Dataset Start Marker

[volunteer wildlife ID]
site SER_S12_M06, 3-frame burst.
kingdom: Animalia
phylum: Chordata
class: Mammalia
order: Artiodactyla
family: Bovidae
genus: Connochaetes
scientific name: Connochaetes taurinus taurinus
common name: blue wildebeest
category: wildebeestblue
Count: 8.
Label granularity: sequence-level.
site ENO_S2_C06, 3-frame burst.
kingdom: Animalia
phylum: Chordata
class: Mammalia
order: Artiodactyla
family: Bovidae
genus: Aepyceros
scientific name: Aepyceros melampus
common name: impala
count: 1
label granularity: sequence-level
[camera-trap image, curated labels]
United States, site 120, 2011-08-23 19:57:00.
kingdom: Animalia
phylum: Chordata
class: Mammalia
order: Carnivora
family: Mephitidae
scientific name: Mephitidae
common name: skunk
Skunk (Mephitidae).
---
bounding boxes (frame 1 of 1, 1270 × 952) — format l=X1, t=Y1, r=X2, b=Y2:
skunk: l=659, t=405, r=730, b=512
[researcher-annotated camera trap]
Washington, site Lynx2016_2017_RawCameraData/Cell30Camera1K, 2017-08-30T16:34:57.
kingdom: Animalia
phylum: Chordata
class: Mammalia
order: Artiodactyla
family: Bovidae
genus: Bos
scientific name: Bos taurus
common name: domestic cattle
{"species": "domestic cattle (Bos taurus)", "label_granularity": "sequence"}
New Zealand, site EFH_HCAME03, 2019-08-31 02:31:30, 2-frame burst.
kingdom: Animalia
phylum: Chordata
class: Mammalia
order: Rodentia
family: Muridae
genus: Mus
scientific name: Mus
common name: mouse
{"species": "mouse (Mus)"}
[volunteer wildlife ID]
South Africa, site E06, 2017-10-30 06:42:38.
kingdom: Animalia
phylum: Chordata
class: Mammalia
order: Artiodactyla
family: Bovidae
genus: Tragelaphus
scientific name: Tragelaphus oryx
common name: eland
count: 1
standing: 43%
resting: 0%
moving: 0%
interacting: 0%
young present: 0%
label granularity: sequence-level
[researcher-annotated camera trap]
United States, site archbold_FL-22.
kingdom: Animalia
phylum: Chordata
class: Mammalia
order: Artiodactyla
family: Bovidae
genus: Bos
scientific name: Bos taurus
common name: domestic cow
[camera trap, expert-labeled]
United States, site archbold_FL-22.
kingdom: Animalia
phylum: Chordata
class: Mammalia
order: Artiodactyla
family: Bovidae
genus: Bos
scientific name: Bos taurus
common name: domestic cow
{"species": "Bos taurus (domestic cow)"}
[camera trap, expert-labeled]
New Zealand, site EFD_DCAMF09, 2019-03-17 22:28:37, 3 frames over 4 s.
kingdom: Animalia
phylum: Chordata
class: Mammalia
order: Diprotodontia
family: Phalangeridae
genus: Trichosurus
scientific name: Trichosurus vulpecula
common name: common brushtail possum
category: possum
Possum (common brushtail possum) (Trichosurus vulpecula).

Dataset End Marker

Task to carry out | Find the lines in the records that include the string "domestic", and reply with how many there are, nothing more.

Solution for this exercise | 5